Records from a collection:
● ● ● ● ●
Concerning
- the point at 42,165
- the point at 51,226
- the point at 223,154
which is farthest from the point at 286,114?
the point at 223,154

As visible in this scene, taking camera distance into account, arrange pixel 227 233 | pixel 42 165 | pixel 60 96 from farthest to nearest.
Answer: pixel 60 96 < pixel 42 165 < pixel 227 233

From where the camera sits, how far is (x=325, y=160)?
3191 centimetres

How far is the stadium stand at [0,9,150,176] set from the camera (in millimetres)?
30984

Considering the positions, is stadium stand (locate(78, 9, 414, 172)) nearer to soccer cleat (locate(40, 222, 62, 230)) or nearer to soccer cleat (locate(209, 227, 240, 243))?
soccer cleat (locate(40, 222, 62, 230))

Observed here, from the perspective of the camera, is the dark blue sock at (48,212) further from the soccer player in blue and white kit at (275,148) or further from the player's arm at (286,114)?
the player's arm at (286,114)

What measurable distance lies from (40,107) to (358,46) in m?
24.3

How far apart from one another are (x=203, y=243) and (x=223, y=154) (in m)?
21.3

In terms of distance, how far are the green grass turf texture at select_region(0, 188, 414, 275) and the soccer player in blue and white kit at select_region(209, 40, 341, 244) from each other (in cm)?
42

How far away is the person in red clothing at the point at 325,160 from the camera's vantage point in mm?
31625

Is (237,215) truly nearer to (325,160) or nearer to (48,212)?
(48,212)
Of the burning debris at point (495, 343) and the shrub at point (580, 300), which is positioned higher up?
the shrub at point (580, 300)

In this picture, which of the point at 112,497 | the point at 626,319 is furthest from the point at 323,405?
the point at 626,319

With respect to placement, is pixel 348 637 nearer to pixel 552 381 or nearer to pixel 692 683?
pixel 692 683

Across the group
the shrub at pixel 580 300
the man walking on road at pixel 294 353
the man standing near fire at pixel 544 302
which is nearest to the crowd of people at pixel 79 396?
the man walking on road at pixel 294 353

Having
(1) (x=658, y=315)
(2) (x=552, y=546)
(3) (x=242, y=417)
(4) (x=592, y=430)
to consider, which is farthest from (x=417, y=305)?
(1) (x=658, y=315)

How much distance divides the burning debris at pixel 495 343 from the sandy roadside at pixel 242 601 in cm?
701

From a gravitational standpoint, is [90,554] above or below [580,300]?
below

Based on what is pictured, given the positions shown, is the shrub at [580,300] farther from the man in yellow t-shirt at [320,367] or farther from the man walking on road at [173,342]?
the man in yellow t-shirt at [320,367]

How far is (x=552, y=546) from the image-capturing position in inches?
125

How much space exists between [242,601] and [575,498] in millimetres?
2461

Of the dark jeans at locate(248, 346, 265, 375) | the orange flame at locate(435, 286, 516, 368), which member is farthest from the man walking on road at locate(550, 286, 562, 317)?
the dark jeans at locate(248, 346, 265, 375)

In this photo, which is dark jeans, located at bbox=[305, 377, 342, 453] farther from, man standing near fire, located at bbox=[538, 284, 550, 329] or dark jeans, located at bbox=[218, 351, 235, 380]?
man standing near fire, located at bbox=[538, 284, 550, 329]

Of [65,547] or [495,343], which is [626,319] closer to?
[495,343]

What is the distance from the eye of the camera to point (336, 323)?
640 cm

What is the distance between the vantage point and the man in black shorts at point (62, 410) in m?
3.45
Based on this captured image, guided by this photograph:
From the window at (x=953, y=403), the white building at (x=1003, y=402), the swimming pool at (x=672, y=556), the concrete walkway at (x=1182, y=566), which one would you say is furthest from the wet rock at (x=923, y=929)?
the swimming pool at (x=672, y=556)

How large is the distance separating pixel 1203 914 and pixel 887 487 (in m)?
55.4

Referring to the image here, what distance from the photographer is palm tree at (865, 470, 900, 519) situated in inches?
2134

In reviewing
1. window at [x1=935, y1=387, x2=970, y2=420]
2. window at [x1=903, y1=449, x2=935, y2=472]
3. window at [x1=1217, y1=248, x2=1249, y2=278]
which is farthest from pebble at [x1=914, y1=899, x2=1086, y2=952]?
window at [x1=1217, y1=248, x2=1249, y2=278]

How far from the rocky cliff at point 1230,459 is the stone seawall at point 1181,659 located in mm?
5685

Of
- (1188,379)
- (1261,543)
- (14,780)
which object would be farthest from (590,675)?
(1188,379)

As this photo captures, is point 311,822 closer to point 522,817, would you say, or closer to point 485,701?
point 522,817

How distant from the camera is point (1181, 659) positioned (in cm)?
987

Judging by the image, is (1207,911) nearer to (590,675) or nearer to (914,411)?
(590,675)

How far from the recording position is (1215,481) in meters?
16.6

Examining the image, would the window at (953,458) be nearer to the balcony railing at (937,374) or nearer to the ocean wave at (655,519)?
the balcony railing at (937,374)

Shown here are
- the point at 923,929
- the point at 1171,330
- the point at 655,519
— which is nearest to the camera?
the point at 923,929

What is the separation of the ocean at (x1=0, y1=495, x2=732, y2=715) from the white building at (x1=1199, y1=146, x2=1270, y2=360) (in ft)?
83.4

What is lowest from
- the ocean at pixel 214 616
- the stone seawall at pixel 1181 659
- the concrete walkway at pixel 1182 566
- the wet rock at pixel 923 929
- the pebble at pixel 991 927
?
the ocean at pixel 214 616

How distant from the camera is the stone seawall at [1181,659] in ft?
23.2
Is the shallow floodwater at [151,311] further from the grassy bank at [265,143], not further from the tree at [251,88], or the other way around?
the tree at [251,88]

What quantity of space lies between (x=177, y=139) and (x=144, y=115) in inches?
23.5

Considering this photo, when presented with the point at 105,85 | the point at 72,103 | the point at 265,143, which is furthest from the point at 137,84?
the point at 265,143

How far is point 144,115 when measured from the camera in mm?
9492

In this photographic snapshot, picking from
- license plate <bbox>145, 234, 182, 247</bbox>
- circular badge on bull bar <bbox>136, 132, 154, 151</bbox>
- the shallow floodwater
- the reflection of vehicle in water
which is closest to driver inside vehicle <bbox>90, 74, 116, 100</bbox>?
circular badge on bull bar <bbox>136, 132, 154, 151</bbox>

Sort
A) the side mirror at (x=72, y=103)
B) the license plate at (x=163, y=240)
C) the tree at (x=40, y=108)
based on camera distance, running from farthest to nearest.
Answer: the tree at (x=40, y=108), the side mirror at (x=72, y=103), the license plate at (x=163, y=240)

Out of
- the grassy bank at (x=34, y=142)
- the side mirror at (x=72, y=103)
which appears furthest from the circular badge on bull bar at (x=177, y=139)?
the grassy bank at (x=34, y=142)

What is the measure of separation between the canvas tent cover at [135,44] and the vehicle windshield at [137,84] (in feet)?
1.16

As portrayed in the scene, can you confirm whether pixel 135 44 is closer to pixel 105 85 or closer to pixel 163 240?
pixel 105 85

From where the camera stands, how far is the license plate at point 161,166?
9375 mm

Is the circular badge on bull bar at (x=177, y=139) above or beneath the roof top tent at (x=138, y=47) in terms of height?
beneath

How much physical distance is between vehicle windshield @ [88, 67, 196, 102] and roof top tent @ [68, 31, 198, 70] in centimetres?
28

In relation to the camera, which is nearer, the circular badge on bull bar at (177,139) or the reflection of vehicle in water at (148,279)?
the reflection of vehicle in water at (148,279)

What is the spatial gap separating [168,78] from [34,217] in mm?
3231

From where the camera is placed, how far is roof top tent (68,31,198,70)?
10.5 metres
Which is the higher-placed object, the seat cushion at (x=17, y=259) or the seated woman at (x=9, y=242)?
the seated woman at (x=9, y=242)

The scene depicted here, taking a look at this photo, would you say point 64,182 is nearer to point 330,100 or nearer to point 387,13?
● ● ● ● ●
**TASK PROMPT:** From the records above, extract everything verbatim.

**SOLUTION TO THIS PROBLEM:**
Concerning
- the point at 42,165
- the point at 51,226
- the point at 223,154
which is farthest from the point at 286,114?
the point at 223,154

As visible in this scene, taking camera distance into account, arrange pixel 227 233 | pixel 42 165 | pixel 60 96 from farthest to nearest.
Answer: pixel 60 96 < pixel 42 165 < pixel 227 233

From where the camera sits, how far is (x=325, y=160)?
3191 centimetres

How far is the stadium stand at [0,9,150,176] set from the camera (in millimetres)?
30984

Considering the positions, is stadium stand (locate(78, 9, 414, 172)) nearer to soccer cleat (locate(40, 222, 62, 230)) or nearer to soccer cleat (locate(209, 227, 240, 243))?
soccer cleat (locate(40, 222, 62, 230))

Observed here, from the perspective of the camera, is the dark blue sock at (48,212) further from the soccer player in blue and white kit at (275,148) or further from the player's arm at (286,114)?
the player's arm at (286,114)

What measurable distance lies from (40,107) to (358,46) in m?
24.3

How far apart from one another are (x=203, y=243) and (x=223, y=154) (in m)?
21.3

In terms of distance, how far are the green grass turf texture at select_region(0, 188, 414, 275) and the soccer player in blue and white kit at select_region(209, 40, 341, 244) from each other (in cm)?
42

How far away is the person in red clothing at the point at 325,160 from the camera's vantage point in mm?
31625

Is (237,215) truly nearer to (325,160) or nearer to (48,212)?
(48,212)
Of the burning debris at point (495, 343) and the shrub at point (580, 300), which is positioned higher up?
the shrub at point (580, 300)

In this picture, which of the point at 112,497 | the point at 626,319 is furthest from the point at 323,405?
the point at 626,319

With respect to placement, is pixel 348 637 nearer to pixel 552 381 or nearer to pixel 692 683?
pixel 692 683

Across the group
the shrub at pixel 580 300
the man walking on road at pixel 294 353
the man standing near fire at pixel 544 302
which is nearest to the crowd of people at pixel 79 396?
the man walking on road at pixel 294 353

Having
(1) (x=658, y=315)
(2) (x=552, y=546)
(3) (x=242, y=417)
(4) (x=592, y=430)
to consider, which is farthest from (x=417, y=305)?
(1) (x=658, y=315)

How much distance divides the burning debris at pixel 495 343 from the sandy roadside at pixel 242 601 in cm?
701

From a gravitational standpoint, is [90,554] above or below [580,300]?
below

Based on what is pictured, given the positions shown, is the shrub at [580,300] farther from the man in yellow t-shirt at [320,367] or farther from the man walking on road at [173,342]?
the man in yellow t-shirt at [320,367]

How far is (x=552, y=546) from the image-capturing position in inches?
125

How much space exists between [242,601] and [575,498] in millimetres?
2461

Of the dark jeans at locate(248, 346, 265, 375) | the orange flame at locate(435, 286, 516, 368), which member is farthest from the man walking on road at locate(550, 286, 562, 317)?
the dark jeans at locate(248, 346, 265, 375)

In this photo, which is dark jeans, located at bbox=[305, 377, 342, 453] farther from, man standing near fire, located at bbox=[538, 284, 550, 329] or dark jeans, located at bbox=[218, 351, 235, 380]?
man standing near fire, located at bbox=[538, 284, 550, 329]

Of [65,547] or [495,343], which is [626,319] closer to?
[495,343]

What is the distance from the eye of the camera to point (336, 323)?
640 cm

What is the distance between the vantage point and the man in black shorts at point (62, 410) in m?
3.45
Based on this captured image, guided by this photograph:
From the window at (x=953, y=403), the white building at (x=1003, y=402), the swimming pool at (x=672, y=556), the concrete walkway at (x=1182, y=566), which one would you say is furthest from the wet rock at (x=923, y=929)?
the swimming pool at (x=672, y=556)

How large is the distance separating pixel 1203 914 and pixel 887 487 (in m)?
55.4

Referring to the image here, what distance from the photographer is palm tree at (865, 470, 900, 519) situated in inches?
2134

In reviewing
1. window at [x1=935, y1=387, x2=970, y2=420]
2. window at [x1=903, y1=449, x2=935, y2=472]
3. window at [x1=1217, y1=248, x2=1249, y2=278]
which is farthest from pebble at [x1=914, y1=899, x2=1086, y2=952]?
window at [x1=1217, y1=248, x2=1249, y2=278]

How far from the rocky cliff at point 1230,459 is the stone seawall at point 1181,659 located in mm?
5685

Of
- (1188,379)
- (1261,543)
- (14,780)
which object would be farthest from (590,675)?
(1188,379)

As this photo captures, is point 311,822 closer to point 522,817, would you say, or closer to point 485,701?
point 522,817

How distant from the camera is point (1181, 659) positioned (in cm)?
987

Judging by the image, is (1207,911) nearer to (590,675) or nearer to (914,411)?
(590,675)

How far from the recording position is (1215,481) in meters?
16.6

Examining the image, would the window at (953,458) be nearer to the balcony railing at (937,374) or nearer to the ocean wave at (655,519)?
the balcony railing at (937,374)

Shown here are
- the point at 923,929
- the point at 1171,330
- the point at 655,519
— which is nearest to the camera?
the point at 923,929

What is the separation of the ocean at (x1=0, y1=495, x2=732, y2=715) from the white building at (x1=1199, y1=146, x2=1270, y2=360) (in ft)?
83.4

What is lowest from
- the ocean at pixel 214 616
- the stone seawall at pixel 1181 659
- the concrete walkway at pixel 1182 566
- the wet rock at pixel 923 929
- the pebble at pixel 991 927
?
the ocean at pixel 214 616

How distant from the camera is the stone seawall at [1181,659] in ft?
23.2
Is the shallow floodwater at [151,311] further from the grassy bank at [265,143], not further from the tree at [251,88], or the other way around?
the tree at [251,88]

What quantity of space lies between (x=177, y=139) and (x=144, y=115) in inches?
23.5

Considering this photo, when presented with the point at 105,85 | the point at 72,103 | the point at 265,143, which is furthest from the point at 137,84?
the point at 265,143

How far is point 144,115 when measured from the camera in mm?
9492

In this photographic snapshot, picking from
- license plate <bbox>145, 234, 182, 247</bbox>
- circular badge on bull bar <bbox>136, 132, 154, 151</bbox>
- the shallow floodwater
- the reflection of vehicle in water
which is closest to driver inside vehicle <bbox>90, 74, 116, 100</bbox>?
circular badge on bull bar <bbox>136, 132, 154, 151</bbox>

Sort
A) the side mirror at (x=72, y=103)
B) the license plate at (x=163, y=240)
C) the tree at (x=40, y=108)
based on camera distance, running from farthest to nearest.
Answer: the tree at (x=40, y=108), the side mirror at (x=72, y=103), the license plate at (x=163, y=240)

Out of
- the grassy bank at (x=34, y=142)
- the side mirror at (x=72, y=103)
which appears furthest from the circular badge on bull bar at (x=177, y=139)?
the grassy bank at (x=34, y=142)

What is the measure of separation between the canvas tent cover at [135,44] and the vehicle windshield at [137,84] (in feet)?
1.16

As portrayed in the scene, can you confirm whether pixel 135 44 is closer to pixel 105 85 or closer to pixel 163 240?
pixel 105 85

From where the camera stands, how far is the license plate at point 161,166?
9375 mm

Is the circular badge on bull bar at (x=177, y=139) above or beneath the roof top tent at (x=138, y=47) in terms of height?
beneath

How much physical distance is between vehicle windshield @ [88, 67, 196, 102] and roof top tent @ [68, 31, 198, 70] in centimetres?
28

In relation to the camera, which is nearer, the circular badge on bull bar at (177,139) or the reflection of vehicle in water at (148,279)?
the reflection of vehicle in water at (148,279)

What is the spatial gap separating [168,78] from [34,217] in mm?
3231

From where the camera is placed, how far is roof top tent (68,31,198,70)?
10.5 metres
Which is the higher-placed object, the seat cushion at (x=17, y=259) or the seated woman at (x=9, y=242)?
the seated woman at (x=9, y=242)

The scene depicted here, taking a look at this photo, would you say point 64,182 is nearer to point 330,100 or nearer to point 387,13?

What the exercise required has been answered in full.